I have access to the contents of my mental states, and that includes information that allows me to identify and draw distinctions between things, categorize things, label things, and so on. A “feeling” can be cashed out in such terms, and once it is, there’s nothing else to explain, and no other properties or phenomena to refer to. 

I don’t know what work “qualia” is doing here. Of course things feel various ways to me, and of course they feel different. Touching a hot stove doesn’t feel the same as touching a block of ice. 

But I could get a robot, that has no qualia, but has temperature detecting mechanisms, to say something like “I have detected heat in this location and cold in this location and they are different.” I don’t think my ability to distinguish between things is because they “feel” different; rather, I’d say that insofar as I can report that they “feel different” it’s because I can report differences between them. I think the invocation of qualia here is superfluous and may get the explanation backwards: I don’t distinguish things because they feel different; things “feel different” if and only if we can distinguish differences between them.

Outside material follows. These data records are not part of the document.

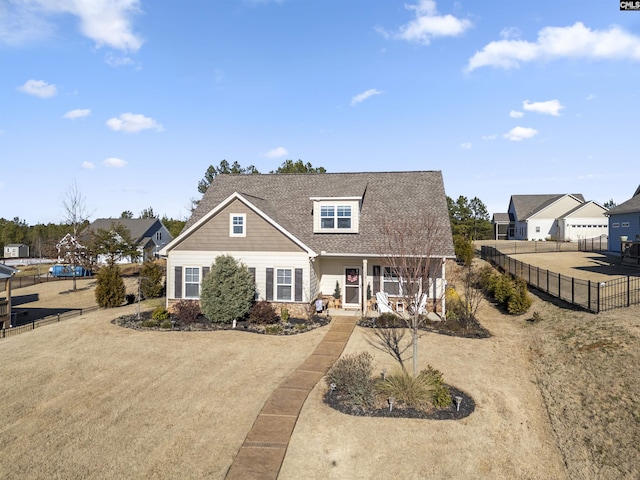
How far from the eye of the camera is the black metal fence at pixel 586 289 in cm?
1579

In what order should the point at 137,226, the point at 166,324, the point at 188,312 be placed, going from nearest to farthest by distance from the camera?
the point at 166,324 < the point at 188,312 < the point at 137,226

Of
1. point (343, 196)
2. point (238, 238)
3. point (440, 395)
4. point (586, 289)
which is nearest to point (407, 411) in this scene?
point (440, 395)

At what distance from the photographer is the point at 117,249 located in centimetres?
3303

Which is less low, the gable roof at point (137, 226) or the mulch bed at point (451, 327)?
the gable roof at point (137, 226)

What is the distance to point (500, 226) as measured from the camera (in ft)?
225

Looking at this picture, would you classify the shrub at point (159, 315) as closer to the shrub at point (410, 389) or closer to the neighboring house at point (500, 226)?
the shrub at point (410, 389)

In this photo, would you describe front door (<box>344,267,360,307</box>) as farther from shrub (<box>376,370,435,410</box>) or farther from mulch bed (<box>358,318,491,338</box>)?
shrub (<box>376,370,435,410</box>)

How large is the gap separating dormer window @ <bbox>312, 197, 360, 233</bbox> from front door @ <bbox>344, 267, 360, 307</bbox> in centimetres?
231

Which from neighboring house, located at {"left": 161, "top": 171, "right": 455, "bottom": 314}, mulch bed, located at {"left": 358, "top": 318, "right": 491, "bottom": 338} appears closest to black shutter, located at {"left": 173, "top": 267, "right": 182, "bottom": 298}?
neighboring house, located at {"left": 161, "top": 171, "right": 455, "bottom": 314}

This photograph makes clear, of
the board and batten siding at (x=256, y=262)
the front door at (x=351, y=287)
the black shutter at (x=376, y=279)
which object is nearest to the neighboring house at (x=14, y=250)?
the board and batten siding at (x=256, y=262)

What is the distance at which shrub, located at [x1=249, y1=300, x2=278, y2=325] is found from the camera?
17.8 metres

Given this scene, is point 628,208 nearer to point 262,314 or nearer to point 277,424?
point 262,314

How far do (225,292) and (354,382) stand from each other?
30.3ft

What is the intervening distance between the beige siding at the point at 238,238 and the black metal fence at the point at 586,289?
43.5 feet
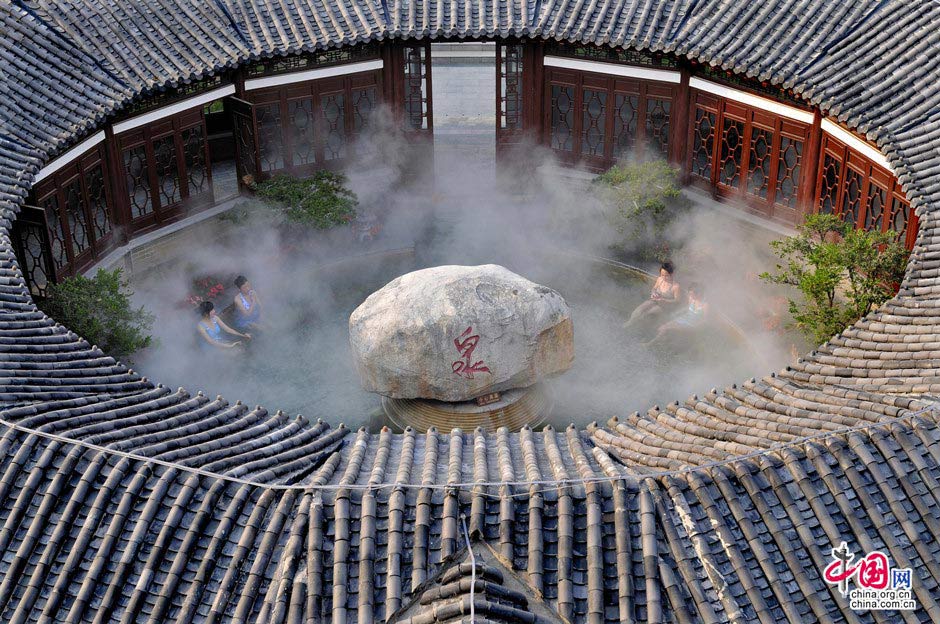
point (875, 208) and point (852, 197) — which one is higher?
point (852, 197)

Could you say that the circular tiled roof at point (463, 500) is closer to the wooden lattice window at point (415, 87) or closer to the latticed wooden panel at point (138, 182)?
the latticed wooden panel at point (138, 182)

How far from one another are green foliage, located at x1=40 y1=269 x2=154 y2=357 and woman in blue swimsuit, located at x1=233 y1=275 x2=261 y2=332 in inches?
99.9

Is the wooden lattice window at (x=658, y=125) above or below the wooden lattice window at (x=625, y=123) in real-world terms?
below

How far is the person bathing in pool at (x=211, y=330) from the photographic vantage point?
20.1 m

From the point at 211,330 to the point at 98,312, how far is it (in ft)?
8.04

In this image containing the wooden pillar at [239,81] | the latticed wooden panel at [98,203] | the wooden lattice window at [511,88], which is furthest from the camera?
the wooden lattice window at [511,88]

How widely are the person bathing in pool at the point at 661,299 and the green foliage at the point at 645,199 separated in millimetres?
1681

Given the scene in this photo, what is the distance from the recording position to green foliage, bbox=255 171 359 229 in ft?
74.0

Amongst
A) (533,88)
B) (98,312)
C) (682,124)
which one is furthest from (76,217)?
(682,124)

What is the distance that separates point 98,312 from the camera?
18.1 meters

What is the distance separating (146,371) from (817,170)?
11.4 m

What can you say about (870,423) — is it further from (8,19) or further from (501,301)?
(8,19)

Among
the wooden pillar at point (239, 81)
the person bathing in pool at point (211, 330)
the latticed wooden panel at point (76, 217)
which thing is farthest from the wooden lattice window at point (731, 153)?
the latticed wooden panel at point (76, 217)

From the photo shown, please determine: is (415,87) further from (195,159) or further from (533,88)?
(195,159)
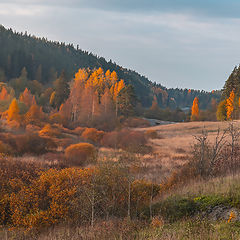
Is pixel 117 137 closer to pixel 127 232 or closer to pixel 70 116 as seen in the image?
pixel 70 116

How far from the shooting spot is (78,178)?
38.9 ft

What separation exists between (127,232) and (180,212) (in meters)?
2.88

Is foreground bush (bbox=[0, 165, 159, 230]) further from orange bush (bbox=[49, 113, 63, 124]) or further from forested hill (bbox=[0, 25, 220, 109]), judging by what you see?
forested hill (bbox=[0, 25, 220, 109])

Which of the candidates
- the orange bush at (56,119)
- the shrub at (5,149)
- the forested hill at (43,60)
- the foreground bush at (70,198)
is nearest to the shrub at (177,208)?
the foreground bush at (70,198)

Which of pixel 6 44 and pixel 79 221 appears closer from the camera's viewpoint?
pixel 79 221

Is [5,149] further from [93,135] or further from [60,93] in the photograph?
[60,93]

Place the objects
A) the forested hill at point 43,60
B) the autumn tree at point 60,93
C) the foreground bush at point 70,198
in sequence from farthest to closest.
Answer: the forested hill at point 43,60, the autumn tree at point 60,93, the foreground bush at point 70,198

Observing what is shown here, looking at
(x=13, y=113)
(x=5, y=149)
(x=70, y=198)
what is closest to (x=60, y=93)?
(x=13, y=113)

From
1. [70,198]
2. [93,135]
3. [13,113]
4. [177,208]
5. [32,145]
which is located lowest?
[32,145]

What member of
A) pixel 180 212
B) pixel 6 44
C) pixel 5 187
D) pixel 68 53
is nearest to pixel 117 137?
pixel 5 187

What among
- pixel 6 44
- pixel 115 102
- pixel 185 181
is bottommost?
pixel 185 181

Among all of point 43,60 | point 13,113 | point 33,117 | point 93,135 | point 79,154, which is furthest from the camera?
Result: point 43,60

This "feeling" in qualia, too, could be a functional property.

Then I’m even more puzzled by what you think qualia are. Qualia are, I take it, ineffable, intrinsic qualitative properties of experiences, though depending on what someone is talking about they might include more or less features than these. I’m not sure qualia can be “functional” in the relevant sense. 

How would you cash out "desire to move my hand away from the object" and "distinguish it from something cold or at least not hot" in functional terms?

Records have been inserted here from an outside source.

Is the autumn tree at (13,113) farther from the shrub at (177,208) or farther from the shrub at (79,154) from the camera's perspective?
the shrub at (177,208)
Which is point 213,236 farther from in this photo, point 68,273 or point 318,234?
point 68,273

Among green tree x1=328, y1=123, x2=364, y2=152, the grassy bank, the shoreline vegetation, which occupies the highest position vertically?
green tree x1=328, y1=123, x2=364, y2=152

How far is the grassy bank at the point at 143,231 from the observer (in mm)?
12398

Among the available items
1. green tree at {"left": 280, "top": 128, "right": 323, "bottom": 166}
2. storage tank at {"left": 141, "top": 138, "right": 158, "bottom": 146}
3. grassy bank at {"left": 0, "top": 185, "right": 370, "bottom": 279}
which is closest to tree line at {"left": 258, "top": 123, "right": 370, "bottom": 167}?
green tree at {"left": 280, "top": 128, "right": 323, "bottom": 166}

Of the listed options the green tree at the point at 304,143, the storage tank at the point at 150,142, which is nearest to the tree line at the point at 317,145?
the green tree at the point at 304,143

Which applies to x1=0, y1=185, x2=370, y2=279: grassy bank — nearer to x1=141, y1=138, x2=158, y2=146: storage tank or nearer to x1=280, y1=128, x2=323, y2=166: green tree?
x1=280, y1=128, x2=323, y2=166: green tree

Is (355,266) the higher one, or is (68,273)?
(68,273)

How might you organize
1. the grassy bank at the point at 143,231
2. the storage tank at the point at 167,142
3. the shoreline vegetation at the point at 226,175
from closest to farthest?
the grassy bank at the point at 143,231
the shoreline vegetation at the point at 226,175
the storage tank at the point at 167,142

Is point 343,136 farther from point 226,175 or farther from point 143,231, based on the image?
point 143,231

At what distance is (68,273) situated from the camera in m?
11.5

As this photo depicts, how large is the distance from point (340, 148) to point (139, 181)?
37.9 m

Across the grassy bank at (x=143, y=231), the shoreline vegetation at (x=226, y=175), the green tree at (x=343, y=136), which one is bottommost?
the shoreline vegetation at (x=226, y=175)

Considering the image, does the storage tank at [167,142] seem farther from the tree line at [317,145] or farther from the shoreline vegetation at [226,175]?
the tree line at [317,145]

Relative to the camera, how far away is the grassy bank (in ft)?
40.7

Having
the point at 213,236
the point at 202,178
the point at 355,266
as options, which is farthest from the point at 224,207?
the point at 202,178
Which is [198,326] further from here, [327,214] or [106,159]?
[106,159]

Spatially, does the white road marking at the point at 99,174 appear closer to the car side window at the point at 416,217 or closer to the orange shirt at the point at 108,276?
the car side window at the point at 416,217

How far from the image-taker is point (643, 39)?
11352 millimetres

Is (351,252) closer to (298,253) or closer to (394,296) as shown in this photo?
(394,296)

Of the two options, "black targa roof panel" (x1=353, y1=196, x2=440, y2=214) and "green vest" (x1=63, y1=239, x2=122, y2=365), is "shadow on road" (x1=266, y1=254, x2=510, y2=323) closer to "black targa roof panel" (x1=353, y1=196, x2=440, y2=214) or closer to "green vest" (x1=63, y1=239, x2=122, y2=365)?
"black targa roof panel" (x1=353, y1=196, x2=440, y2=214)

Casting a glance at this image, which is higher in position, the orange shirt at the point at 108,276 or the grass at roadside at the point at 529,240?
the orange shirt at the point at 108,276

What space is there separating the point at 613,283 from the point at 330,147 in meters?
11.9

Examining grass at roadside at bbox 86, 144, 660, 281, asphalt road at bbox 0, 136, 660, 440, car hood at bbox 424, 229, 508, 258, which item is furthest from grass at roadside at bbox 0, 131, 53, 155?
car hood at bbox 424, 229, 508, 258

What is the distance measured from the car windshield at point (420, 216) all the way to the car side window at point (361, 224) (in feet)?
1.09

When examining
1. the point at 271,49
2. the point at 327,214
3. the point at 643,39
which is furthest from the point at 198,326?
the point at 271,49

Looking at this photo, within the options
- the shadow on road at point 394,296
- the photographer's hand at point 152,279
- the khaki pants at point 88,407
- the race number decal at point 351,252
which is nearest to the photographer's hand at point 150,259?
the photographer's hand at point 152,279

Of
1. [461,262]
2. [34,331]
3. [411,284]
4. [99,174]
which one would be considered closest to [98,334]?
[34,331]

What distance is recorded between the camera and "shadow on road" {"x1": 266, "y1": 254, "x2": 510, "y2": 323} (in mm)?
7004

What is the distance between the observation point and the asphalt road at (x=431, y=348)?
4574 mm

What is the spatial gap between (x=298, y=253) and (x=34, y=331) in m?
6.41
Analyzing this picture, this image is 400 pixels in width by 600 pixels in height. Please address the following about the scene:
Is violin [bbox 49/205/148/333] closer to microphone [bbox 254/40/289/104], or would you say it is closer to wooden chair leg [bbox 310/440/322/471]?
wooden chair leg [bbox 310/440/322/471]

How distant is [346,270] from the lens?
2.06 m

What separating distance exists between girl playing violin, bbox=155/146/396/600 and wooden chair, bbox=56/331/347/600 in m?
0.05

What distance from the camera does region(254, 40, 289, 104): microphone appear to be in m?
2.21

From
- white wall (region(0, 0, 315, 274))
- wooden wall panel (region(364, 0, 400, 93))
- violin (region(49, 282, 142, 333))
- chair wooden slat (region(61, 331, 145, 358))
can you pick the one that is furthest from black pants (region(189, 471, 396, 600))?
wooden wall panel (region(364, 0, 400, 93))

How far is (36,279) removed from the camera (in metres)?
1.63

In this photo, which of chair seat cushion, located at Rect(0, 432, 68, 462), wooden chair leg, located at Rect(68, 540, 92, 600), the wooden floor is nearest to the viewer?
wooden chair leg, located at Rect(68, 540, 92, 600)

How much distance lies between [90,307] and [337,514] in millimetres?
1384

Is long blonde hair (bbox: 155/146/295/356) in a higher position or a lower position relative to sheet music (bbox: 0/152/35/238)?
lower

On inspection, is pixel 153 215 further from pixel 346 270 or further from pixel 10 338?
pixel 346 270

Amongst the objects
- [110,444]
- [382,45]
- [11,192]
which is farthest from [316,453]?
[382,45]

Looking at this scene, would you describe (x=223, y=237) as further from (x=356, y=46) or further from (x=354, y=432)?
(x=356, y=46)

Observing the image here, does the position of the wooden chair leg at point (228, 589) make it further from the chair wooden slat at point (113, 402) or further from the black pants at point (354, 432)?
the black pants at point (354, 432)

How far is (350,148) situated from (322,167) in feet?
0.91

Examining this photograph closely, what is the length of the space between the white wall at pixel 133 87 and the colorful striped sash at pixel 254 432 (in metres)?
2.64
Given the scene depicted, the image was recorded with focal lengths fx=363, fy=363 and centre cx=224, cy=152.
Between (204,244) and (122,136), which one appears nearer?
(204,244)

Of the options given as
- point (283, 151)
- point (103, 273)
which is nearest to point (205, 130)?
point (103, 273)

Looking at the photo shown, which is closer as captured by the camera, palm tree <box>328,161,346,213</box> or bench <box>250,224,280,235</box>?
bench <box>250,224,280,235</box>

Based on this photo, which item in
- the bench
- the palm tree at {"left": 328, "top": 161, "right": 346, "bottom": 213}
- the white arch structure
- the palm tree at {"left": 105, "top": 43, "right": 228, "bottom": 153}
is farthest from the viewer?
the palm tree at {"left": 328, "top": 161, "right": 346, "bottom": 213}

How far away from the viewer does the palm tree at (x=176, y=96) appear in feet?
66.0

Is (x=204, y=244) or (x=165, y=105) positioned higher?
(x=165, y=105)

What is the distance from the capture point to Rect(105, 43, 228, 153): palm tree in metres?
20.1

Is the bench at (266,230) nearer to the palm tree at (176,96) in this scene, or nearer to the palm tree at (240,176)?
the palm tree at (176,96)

I don't know. I just want to know what qualia are. Either people can explain what qualia are or they can’t. My inability to explain something wouldn’t justify saying “therefore, qualia,” so I’m not sure what the purpose of the questions are. I’m sure you don’t intend to invoke “qualia of the gaps,” and presume qualia must figure into any situation in which I, personally, am not able to answer a question you've asked. 

I'm asking you cash out desire and distinguishing in functional terms, too, and if we keep doing this, do "qualia" come up somewhere?

I don’t know what you think qualia are, so I wouldn’t be able to tell you. People keep invoking this concept, but nobody seems able to offer a substantive explanation of what it is, and why I should think I or anyone else has such things, or why such things would be important or necessary for anything in particular, and so on.

I hope I'm not coming off as stubborn here. I'm very much interested in answering any questions I'm able to answer, I'm just not sure precisely what you're asking me or how I might go about answering it. "What are the functional properties of X?" doesn't strike me as a very clear question.